### Collection entries

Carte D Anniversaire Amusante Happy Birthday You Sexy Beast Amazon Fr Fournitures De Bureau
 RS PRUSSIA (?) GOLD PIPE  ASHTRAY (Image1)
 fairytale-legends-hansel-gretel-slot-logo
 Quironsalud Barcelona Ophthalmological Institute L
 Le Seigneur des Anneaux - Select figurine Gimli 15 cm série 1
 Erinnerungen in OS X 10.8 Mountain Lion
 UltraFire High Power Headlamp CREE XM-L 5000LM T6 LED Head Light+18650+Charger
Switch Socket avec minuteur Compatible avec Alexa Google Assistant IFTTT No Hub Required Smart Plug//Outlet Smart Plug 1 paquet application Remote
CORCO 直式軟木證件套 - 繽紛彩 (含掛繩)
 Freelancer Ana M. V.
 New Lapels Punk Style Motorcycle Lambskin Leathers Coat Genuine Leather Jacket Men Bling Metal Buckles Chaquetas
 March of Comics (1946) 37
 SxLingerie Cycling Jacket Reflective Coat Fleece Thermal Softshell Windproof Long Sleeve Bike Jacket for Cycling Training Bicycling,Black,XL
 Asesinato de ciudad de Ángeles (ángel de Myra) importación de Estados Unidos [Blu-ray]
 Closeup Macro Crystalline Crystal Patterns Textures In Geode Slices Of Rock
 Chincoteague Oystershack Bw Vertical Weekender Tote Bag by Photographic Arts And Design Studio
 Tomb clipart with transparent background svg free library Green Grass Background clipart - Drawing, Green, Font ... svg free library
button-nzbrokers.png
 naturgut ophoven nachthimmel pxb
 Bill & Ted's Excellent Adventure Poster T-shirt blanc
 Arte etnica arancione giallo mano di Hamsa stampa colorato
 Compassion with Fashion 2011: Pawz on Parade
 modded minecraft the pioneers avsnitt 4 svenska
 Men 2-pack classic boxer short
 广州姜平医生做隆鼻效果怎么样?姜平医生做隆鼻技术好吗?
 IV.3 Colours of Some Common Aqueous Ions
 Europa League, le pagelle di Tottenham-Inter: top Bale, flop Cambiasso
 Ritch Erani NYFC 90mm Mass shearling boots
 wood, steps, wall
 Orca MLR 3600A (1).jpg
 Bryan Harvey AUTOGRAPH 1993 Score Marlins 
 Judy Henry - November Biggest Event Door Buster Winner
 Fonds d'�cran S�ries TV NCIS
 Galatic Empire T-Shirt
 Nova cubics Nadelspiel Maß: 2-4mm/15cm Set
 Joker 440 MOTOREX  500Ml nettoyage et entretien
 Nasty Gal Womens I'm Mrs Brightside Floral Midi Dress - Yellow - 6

### Work task
Print out all of the data above word for word.

### The completed task
Carte D Anniversaire Amusante Happy Birthday You Sexy Beast Amazon Fr Fournitures De Bureau
 RS PRUSSIA (?) GOLD PIPE  ASHTRAY (Image1)
 fairytale-legends-hansel-gretel-slot-logo
 Quironsalud Barcelona Ophthalmological Institute L
 Le Seigneur des Anneaux - Select figurine Gimli 15 cm série 1
 Erinnerungen in OS X 10.8 Mountain Lion
 UltraFire High Power Headlamp CREE XM-L 5000LM T6 LED Head Light+18650+Charger
Switch Socket avec minuteur Compatible avec Alexa Google Assistant IFTTT No Hub Required Smart Plug//Outlet Smart Plug 1 paquet application Remote
CORCO 直式軟木證件套 - 繽紛彩 (含掛繩)
 Freelancer Ana M. V.
 New Lapels Punk Style Motorcycle Lambskin Leathers Coat Genuine Leather Jacket Men Bling Metal Buckles Chaquetas
 March of Comics (1946) 37
 SxLingerie Cycling Jacket Reflective Coat Fleece Thermal Softshell Windproof Long Sleeve Bike Jacket for Cycling Training Bicycling,Black,XL
 Asesinato de ciudad de Ángeles (ángel de Myra) importación de Estados Unidos [Blu-ray]
 Closeup Macro Crystalline Crystal Patterns Textures In Geode Slices Of Rock
 Chincoteague Oystershack Bw Vertical Weekender Tote Bag by Photographic Arts And Design Studio
 Tomb clipart with transparent background svg free library Green Grass Background clipart - Drawing, Green, Font ... svg free library
button-nzbrokers.png
 naturgut ophoven nachthimmel pxb
 Bill & Ted's Excellent Adventure Poster T-shirt blanc
 Arte etnica arancione giallo mano di Hamsa stampa colorato
 Compassion with Fashion 2011: Pawz on Parade
 modded minecraft the pioneers avsnitt 4 svenska
 Men 2-pack classic boxer short
 广州姜平医生做隆鼻效果怎么样?姜平医生做隆鼻技术好吗?
 IV.3 Colours of Some Common Aqueous Ions
 Europa League, le pagelle di Tottenham-Inter: top Bale, flop Cambiasso
 Ritch Erani NYFC 90mm Mass shearling boots
 wood, steps, wall
 Orca MLR 3600A (1).jpg
 Bryan Harvey AUTOGRAPH 1993 Score Marlins 
 Judy Henry - November Biggest Event Door Buster Winner
 Fonds d'�cran S�ries TV NCIS
 Galatic Empire T-Shirt
 Nova cubics Nadelspiel Maß: 2-4mm/15cm Set
 Joker 440 MOTOREX  500Ml nettoyage et entretien
 Nasty Gal Womens I'm Mrs Brightside Floral Midi Dress - Yellow - 6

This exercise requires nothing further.